Complete Quadrilateral

Complete quadrilateral

Let four lines made four triangles of a complete quadrilateral. In the diagram these are $\triangle ABC, \triangle ADE, \triangle CEF, \triangle BDF.$ One can see some of the properties of this configuration and their proof using the following links.

Radical axis

Let four lines made four triangles of a complete quadrilateral. In the diagram these are $\triangle ABC, \triangle ADE, \triangle CEF, \triangle BDF.$

Let points $H,$ and $H_A$ be the orthocenters of $\triangle ABC$ and $\triangle ADE,$ respectively.

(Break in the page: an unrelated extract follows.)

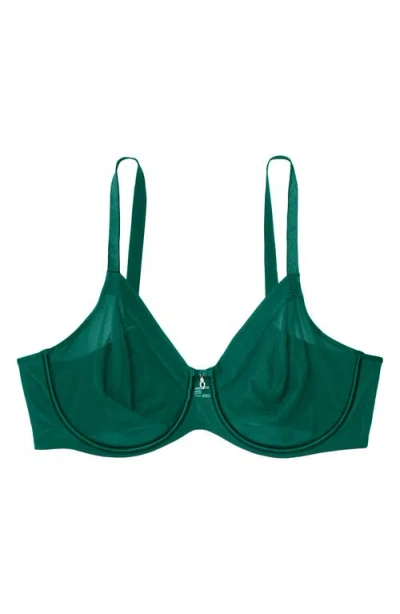 Curvy Couture Full Figure Mesh Underwire Bra In Green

Let circles $\omega, \theta,$ and $\Omega$ be the circles with diameters $CD, BE,$ and $AF,$ respectively. Prove that Steiner line $HH_A$ is the radical axis of $\omega, \theta,$ and $\Omega.$

Proof

Let points $G, K, L, N, P,$ and $Q$ be the foots of perpendiculars $AH_A, CH, DH_A, BH, AH,$ and $EH_A,$ respectively.

Denote $Po(X)_{\omega}$ power of point $X$ with respect the circle $\omega.$ $\angle AGF = 90^\circ \implies G \in \Omega \implies Po(H_A)_{\Omega} = AH_A \cdot GH_A.$ $\angle APF = 90^\circ \implies P \in \Omega \implies Po(H)_{\Omega} = AH \cdot PH_A.$ $\angle CLD = 90^\circ \implies L \in \omega \implies Po(H_A)_{\omega} = DH_A \cdot LH_A = AH_A \cdot GH_A = Po(H_A)_{\Omega}.$ $\angle EQB = 90^\circ \implies Q \in \theta \implies Po(H_A)_{\theta} = EH_A \cdot QH_A = AH_A \cdot GH_A = Po(H_A)_{\Omega}.$

$\angle BNE = 90^\circ \implies N \in \theta \implies Po(H)_{\theta} = BH \cdot NH = AH \cdot PH = Po(H)_{\Omega}.$ $\angle CKD = 90^\circ \implies K \in \theta \implies Po(H)_{\omega} = CH \cdot KH = AH \cdot PH = Po(H)_{\Omega}.$ Therefore power of point $H (H_A)$ with respect these three circles is the same. These points lies on the common radical axis of $\omega, \theta,$ and $\Omega \implies$ Steiner line $HH_A$ is the radical axis as desired.